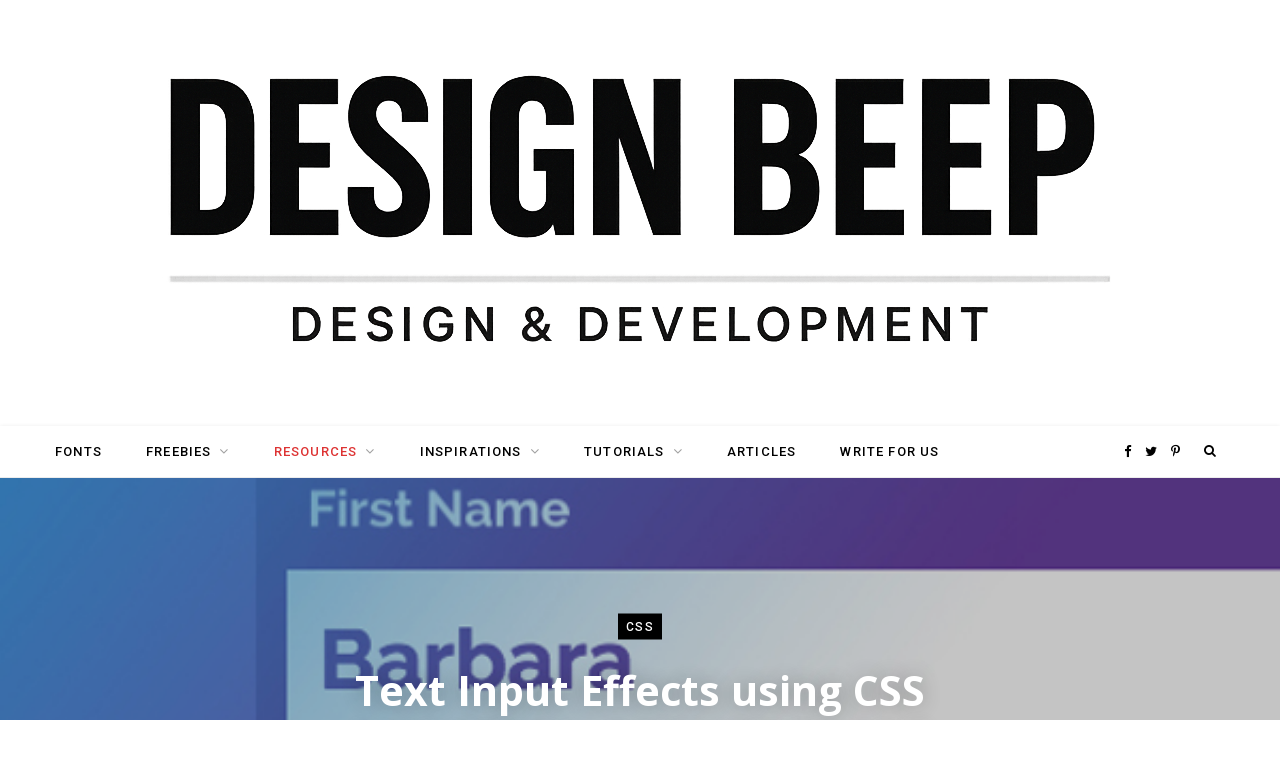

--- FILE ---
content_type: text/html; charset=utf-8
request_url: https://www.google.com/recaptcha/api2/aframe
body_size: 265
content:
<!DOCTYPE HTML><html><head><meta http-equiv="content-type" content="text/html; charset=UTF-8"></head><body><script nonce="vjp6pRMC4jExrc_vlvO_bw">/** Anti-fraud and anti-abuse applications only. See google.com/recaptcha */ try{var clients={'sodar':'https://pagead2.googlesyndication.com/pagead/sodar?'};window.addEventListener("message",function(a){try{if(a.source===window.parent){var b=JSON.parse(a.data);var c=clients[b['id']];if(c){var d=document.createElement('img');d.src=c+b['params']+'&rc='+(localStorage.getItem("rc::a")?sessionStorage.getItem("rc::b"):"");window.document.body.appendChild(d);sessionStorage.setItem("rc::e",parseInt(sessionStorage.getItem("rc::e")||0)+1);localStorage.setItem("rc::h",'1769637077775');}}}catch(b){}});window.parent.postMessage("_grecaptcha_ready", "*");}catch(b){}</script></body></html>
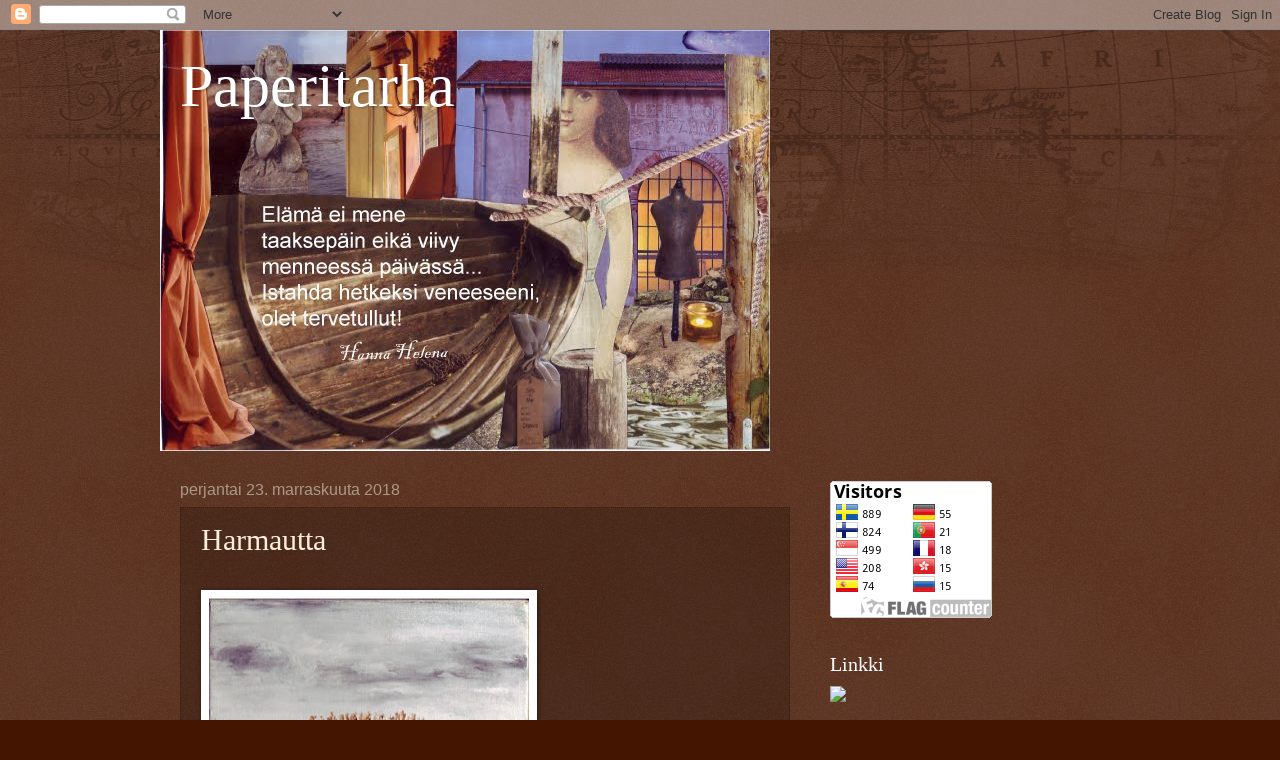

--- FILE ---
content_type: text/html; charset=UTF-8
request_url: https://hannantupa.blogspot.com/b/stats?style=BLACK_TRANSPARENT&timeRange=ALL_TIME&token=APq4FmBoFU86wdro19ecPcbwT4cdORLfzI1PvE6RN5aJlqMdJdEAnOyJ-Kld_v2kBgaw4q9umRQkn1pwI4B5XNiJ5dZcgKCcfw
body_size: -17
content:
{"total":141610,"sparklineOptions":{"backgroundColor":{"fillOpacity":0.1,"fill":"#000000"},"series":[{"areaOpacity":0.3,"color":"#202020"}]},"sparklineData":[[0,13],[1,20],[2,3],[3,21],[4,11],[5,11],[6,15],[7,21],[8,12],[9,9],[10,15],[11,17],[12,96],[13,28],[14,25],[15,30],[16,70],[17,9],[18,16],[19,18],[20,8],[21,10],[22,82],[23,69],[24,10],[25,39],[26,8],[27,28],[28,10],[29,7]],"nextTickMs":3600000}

◆ ◆ ◆ ◆

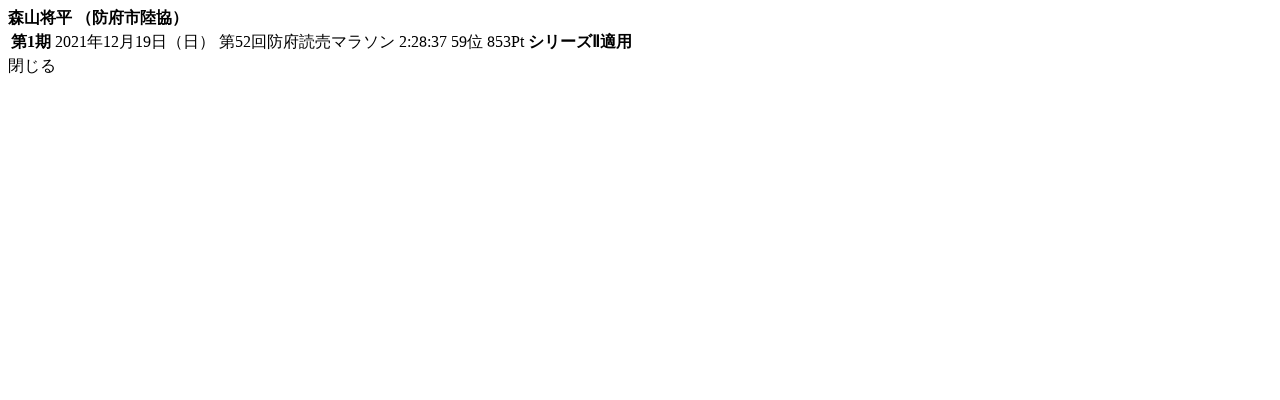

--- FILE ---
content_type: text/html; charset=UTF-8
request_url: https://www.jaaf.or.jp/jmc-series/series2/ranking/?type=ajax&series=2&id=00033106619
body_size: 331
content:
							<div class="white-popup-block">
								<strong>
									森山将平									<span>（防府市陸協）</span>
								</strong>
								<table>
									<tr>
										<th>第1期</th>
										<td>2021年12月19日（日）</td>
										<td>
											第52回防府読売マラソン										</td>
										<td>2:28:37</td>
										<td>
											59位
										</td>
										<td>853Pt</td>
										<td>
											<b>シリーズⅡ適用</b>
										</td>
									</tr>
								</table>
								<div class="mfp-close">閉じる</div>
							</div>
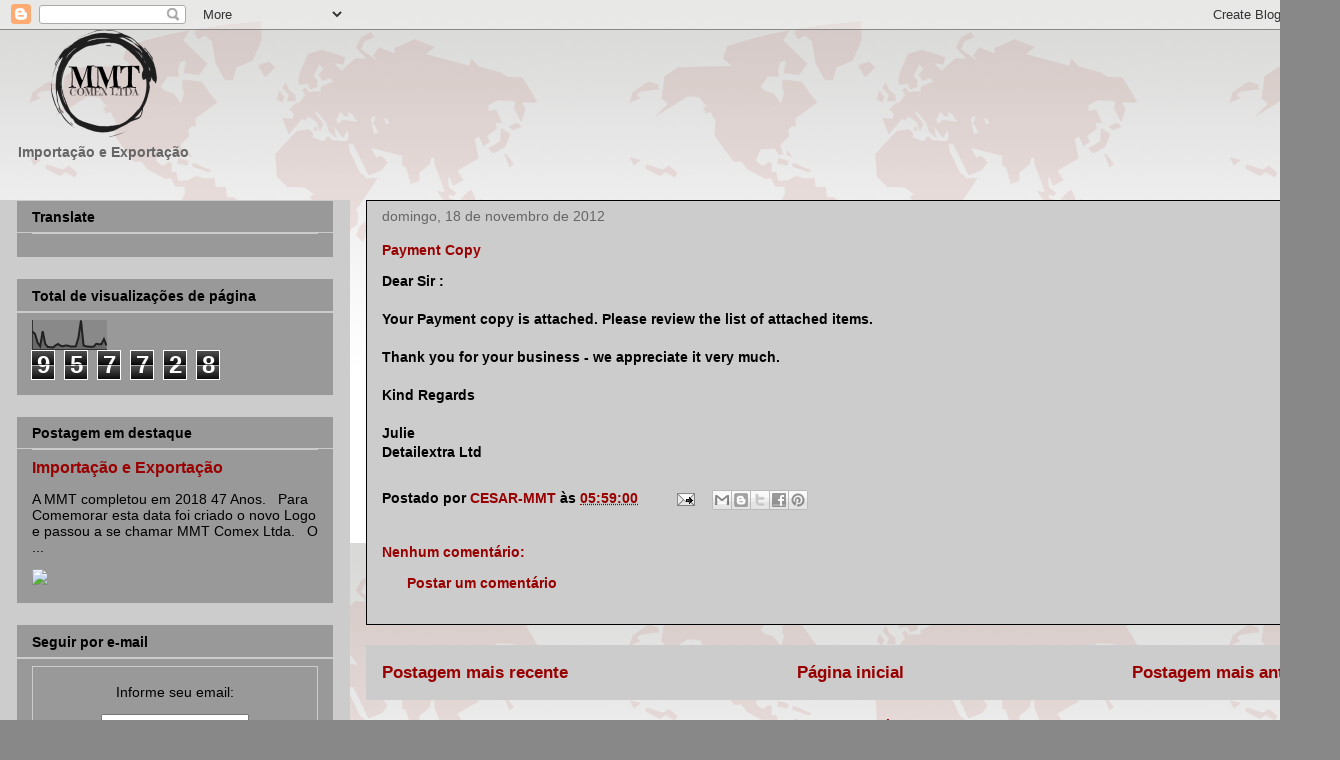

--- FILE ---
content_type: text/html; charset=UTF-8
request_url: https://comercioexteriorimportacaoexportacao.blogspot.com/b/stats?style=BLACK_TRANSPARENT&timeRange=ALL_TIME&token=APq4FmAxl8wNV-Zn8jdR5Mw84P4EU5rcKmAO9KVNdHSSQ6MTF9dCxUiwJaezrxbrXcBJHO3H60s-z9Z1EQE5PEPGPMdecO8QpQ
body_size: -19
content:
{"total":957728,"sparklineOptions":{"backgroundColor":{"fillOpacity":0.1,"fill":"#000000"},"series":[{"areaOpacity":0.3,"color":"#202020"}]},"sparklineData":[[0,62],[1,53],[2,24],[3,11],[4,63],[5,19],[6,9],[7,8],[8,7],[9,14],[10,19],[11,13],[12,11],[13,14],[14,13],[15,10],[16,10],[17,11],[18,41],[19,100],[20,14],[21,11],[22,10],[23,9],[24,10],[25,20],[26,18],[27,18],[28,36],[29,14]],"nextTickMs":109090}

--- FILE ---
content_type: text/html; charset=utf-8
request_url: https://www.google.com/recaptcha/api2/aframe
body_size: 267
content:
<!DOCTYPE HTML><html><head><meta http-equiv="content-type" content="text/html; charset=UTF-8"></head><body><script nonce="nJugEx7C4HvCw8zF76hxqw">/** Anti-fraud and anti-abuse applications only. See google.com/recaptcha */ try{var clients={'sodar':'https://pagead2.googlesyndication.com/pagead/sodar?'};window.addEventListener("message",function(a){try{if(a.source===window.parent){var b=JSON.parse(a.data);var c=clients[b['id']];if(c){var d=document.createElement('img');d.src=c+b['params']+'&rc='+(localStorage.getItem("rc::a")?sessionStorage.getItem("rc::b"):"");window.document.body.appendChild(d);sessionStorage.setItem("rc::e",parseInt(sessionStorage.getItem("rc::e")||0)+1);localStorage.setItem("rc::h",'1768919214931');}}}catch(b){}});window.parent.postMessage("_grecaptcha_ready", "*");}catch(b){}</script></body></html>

◆ ◆ ◆ ◆

For each line in the entries that contains the string "class", make a copy.

							<div class="white-popup-block">
								<div class="mfp-close">閉じる</div>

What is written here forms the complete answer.